Wiser started Radical Family Farms in 2019 as a way to explore her heritage and help other Asian-Americans explore theirs through food. Heading into her third growing season with partner Sarah Deragon, she primarily grows vegetables that come from her Asian and German-Polish Jewish heritage on 1.5 acres in Sebastopol, California. This includes ingredients such as bitter melon, Chinese bald head mustard and Southeast Asian herbs that many of her customers—from chefs to immigrant families—had been unable to find in the United States, where only 0.7 percent of the country’s 3.4 million producers identify as Asian, according to the 2017 USDA Census of Agriculture.
This was true for Wiser’s own family, too. Growing up in the Midwest, her Taiwanese mother and Polish grandmother didn’t have access to many of the ingredients they needed to cook the traditional dishes of their homelands, so Wiser was unfamiliar with most of the vegetables she now grows.
She first became interested in farming as an undergraduate student at Indiana University when a professor connected her with an internship on a farm in Alaska through an organization called ATTRA. The group provides technical assistance to farmers working in sustainable agriculture. She then went on to pursue a master’s degree and career in digital marketing. It wasn’t until the birth of her first child, now nine years old, that she realized she wanted to return to farming.
“I kind of forgot I had that job [in farming] until I had my kids,” Wiser says. “I wanted a different lifestyle raising kids. I wanted them to know where their food comes from.” This included the cultural roots of their food, which Wiser calls identity farming.
A trip back to Taiwan gave her the idea of growing Asian heritage vegetables and she started helping out in the school garden where she enrolled her children in preschool.
She gathered her seed list from family members by asking both sides of her family what vegetables they wished they had better access to, then ordered the seeds from Kitazawa Seed Company, an Oakland-based company focused on Asian vegetables, with, she says, “really good growing instructions.”
Wiser learned more about these heritage vegetables, including their Chinese names, from The Chinese Kitchen Garden, a book by Wendy Kiang-Spray that she now asks everybody who works for her to read. Wiser uses what she calls “beyond organic” regenerative agriculture practices, such as no till and other skills she learned from her season in Alaska and in workshops.
She is also learning along the way. Growing Asian heritage vegetables sometimes requires modifying the season in which some of them can be grown because of the different growing climate of Northern California compared to the hotter and more humid regions from which they tend to come.
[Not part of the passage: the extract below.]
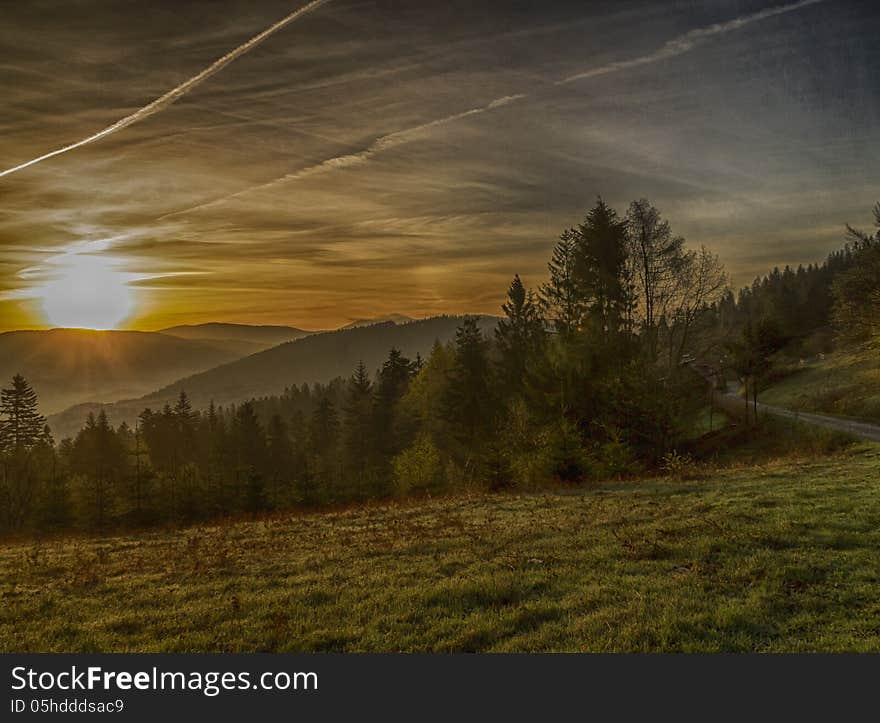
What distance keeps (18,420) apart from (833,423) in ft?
271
“It’s a continual learning process with a lot of trial and error,” she says and adds that she’s made friends with other Asian farmers and learns from their experience.
Photo by Sarah Deragon.
Wiser takes extra steps to help her customers learn more about the vegetables, giving background on each and labeling them in both Chinese and English. The Chinese labels include traditional Chinese characters, the sound-based writing system of Zhuyin (also called Bopomofo) and Pinyin (the Romanization system for Standard Mandarin Chinese).
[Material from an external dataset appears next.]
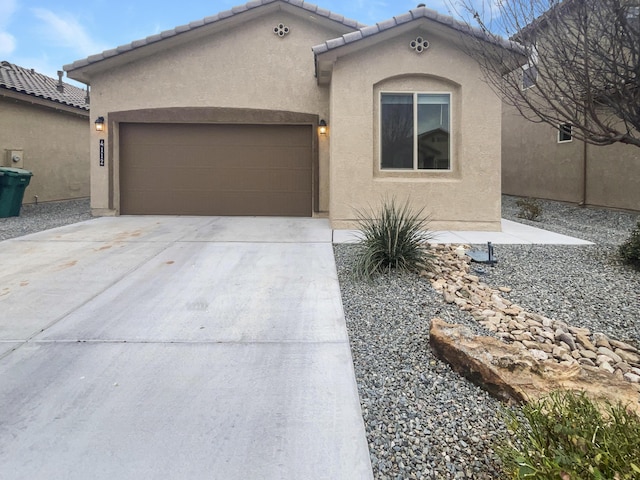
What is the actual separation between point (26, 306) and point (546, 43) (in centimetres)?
611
When the farm began in 2019, they sold to a mix of chefs and Community Supported Agriculture customers. The pandemic caused the farm to shift its business more to a CSA model, and they ended last season with 150 members, up from 30 the previous year. This year, they’ll continue mostly with CSA members, some chefs and possibly a farmers’ market.
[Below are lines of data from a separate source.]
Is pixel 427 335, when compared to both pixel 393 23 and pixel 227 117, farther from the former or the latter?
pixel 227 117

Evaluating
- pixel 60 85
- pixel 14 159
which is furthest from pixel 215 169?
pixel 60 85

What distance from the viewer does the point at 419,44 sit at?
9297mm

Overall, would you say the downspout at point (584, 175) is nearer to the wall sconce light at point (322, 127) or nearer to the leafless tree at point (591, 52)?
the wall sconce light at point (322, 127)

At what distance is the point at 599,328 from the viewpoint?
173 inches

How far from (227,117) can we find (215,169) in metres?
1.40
Wiser is also piloting a food-access program this year, in which the farm will donate 10 CSA memberships to community elders in need. Funded by a grant, Radical Family Farms will offer “culturally relevant food” to Asian elders, as well as disabled and immunocompromised members of the Asian-American community, who may not have much cooking experience with some of the foods they received through other aid.
Correction: April 1, 2021
An earlier version of this article misstated that Wiser’s pilot food-access program happened the previous season. She is in fact running it this year.